Comment 11 tagwerk19 2023-12-02 14:56:00 UTC

(In reply to tagwerk19 from comment #10)
> Maybe when baloo_file does its initial scan through the filestructure to set
> up iNotify watches, it could do a sanity check of the folder name against
> the DocId.
OK, I think that would catch this particular issue.
        
It seems that the FSID change triggers the issue of (comment #3):
> Confusing "empty" results when searching from a particular directory (as
> opposed to "Your Files"). That's the Bug 474973       
but there's no guarantee that this is the only cause. Doing a sanity check of ensuring the folder is indexed before creating an iNotify watch would catch any similar issues. Whatever the root cause.

Comment 12 Stefan Brüns 2023-12-02 16:49:56 UTC

(In reply to tagwerk19 from comment #11)
> (In reply to tagwerk19 from comment #10)
> > Maybe when baloo_file does its initial scan through the filestructure to set
> > up iNotify watches, it could do a sanity check of the folder name against
> > the DocId.
> OK, I think that would catch this particular issue.

I mentioned already in the FSID change that there is no guarantee a document in the DB is currently reachable by its path, see network mounts, see thumbdrives, etc. But unfortunately everyone ignored my reservations, as everyone else apparently knows better how Baloo works than me ...
         
> It seems that the FSID change triggers the issue of (comment #3):
> > Confusing "empty" results when searching from a particular directory (as
> > opposed to "Your Files"). That's the Bug 474973       
> but there's no guarantee that this is the only cause. Doing a sanity check
> of ensuring the folder is indexed before creating an iNotify watch would
> catch any similar issues. Whatever the root cause.

You fall into the same trap as others have before, these are not synchronous. First, inotify works with paths, and second, it works with a sequence of events. You will have intermediate states which may no longer be valid, e.g. when doing renames.
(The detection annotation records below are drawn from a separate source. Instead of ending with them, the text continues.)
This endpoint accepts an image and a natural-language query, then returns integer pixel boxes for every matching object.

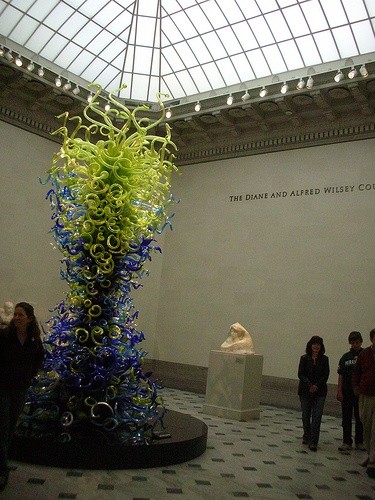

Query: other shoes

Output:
[0,475,8,491]
[309,442,317,452]
[367,460,375,478]
[356,442,363,451]
[303,435,308,444]
[338,442,352,451]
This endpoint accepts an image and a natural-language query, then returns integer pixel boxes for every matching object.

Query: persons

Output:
[0,302,45,487]
[337,331,364,451]
[0,301,13,329]
[352,327,375,478]
[221,323,254,354]
[297,336,330,450]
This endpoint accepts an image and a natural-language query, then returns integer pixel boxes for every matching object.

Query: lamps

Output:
[306,77,314,89]
[297,78,305,90]
[242,91,250,102]
[55,75,62,87]
[165,108,172,118]
[226,92,234,105]
[348,67,359,79]
[63,81,72,90]
[104,101,111,111]
[194,101,201,112]
[0,44,46,77]
[260,87,268,97]
[73,84,81,95]
[280,82,288,94]
[359,64,368,77]
[334,69,344,83]
[87,91,93,102]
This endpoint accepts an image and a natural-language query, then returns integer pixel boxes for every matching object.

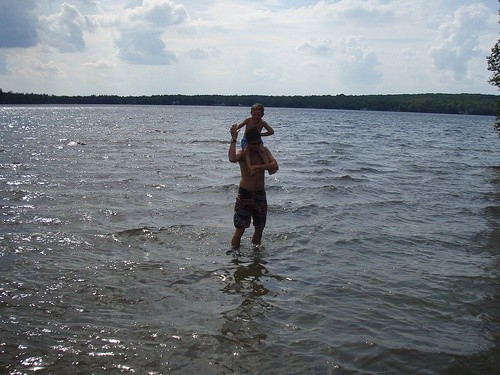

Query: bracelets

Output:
[231,140,236,143]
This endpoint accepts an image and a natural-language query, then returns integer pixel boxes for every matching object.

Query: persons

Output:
[228,127,278,249]
[232,103,278,176]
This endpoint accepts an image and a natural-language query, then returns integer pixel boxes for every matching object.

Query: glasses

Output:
[249,140,263,145]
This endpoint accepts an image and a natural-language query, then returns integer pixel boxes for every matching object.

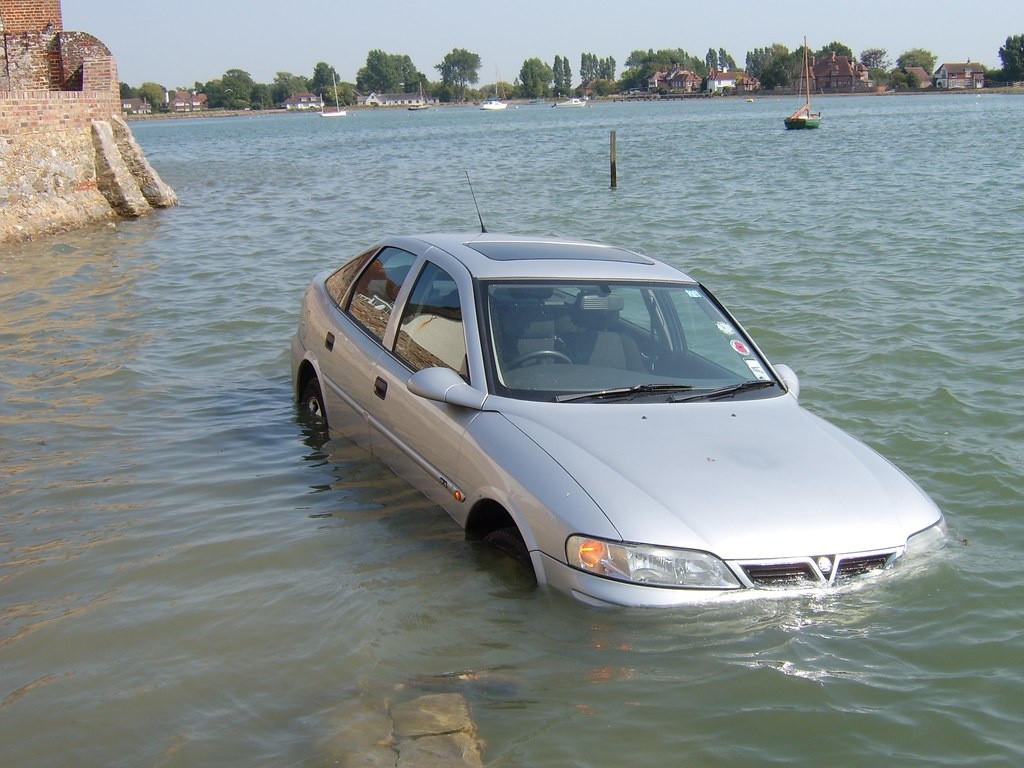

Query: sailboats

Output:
[319,73,348,117]
[405,82,432,110]
[782,35,824,130]
[479,63,509,109]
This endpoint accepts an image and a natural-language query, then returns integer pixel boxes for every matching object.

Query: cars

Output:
[288,231,954,609]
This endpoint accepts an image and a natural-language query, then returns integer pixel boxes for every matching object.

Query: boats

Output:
[550,98,589,107]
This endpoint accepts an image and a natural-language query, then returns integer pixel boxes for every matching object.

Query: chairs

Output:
[571,296,645,373]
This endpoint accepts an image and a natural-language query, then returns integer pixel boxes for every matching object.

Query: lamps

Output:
[24,31,31,38]
[47,19,53,31]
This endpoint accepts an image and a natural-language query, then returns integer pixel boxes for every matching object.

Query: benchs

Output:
[367,279,574,374]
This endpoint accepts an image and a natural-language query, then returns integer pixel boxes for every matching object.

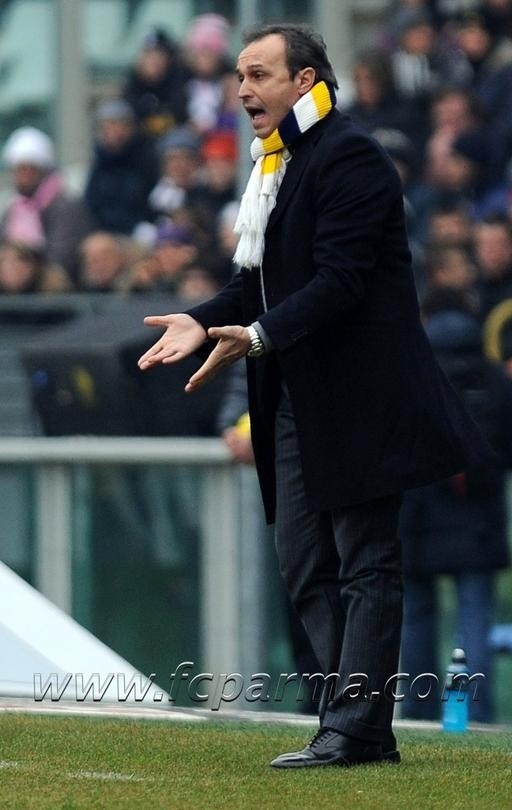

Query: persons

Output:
[131,22,476,772]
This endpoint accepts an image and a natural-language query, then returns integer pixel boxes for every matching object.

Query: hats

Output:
[154,123,241,165]
[2,124,56,169]
[182,11,235,55]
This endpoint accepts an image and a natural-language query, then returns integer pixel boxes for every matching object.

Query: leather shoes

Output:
[270,730,405,769]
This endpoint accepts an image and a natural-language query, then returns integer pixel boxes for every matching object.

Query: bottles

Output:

Trying to "synchronize" inotify and DB state have been the source of inconsistent DB states in the past, this will only make things worse. The DB must be self-consistent, but may temporarily be in a different state than the FS.
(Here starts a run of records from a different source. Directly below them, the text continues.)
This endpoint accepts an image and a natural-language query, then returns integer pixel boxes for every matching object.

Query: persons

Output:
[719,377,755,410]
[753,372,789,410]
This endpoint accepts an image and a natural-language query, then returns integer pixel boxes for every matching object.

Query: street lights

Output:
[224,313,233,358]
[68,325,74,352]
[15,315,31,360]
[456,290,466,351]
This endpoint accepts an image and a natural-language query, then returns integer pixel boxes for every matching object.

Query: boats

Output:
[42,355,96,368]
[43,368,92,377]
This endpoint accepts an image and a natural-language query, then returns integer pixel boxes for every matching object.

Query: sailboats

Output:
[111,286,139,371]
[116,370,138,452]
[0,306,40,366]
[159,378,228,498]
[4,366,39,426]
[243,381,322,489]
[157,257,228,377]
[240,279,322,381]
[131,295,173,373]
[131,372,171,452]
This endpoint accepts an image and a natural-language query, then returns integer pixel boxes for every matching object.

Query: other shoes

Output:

But actually, these comments are off-topic here. This BR is about DB inconsistencies caused by code changes, nothing else.

Comment 13 tagwerk19 2023-12-03 19:29:02 UTC

(In reply to Stefan Brüns from comment #12)
> ... everyone else apparently knows better how Baloo works than me ...
I think when troubleshooting, you get a view of problems from the "outside, in" and that comes with a fair amount of guesswork and assumptions. If you know the code, you see things from the "inside, out".

That's two different ways of "knowing" - it's a question of getting them to meet in the middle.

> ... no guarantee a document in the DB is currently reachable by its path, see network mounts, see thumbdrives, etc ...
That's quite clear.

In this instance though I create a test file, that triggers an iNotify, and baloo indexes it - without the parent directory being in the index (with the right DocID anyway).

> ... First, inotify works with paths, and second, it works with a sequence of events ...
Yes. I've seen, with inotifywait, some of the holes you can fall into (for example when a move is done with a "link/unlink") and can see that you could get synchronisation issues. 

I am pretty sure that is not happening here though. For what it is worth, I did the tests with and without content indexing enabled.

> ... This BR is about DB inconsistencies caused by code changes, nothing else.
The thread has drifted, apologies for that. I think I posted to the wrong thread to start with.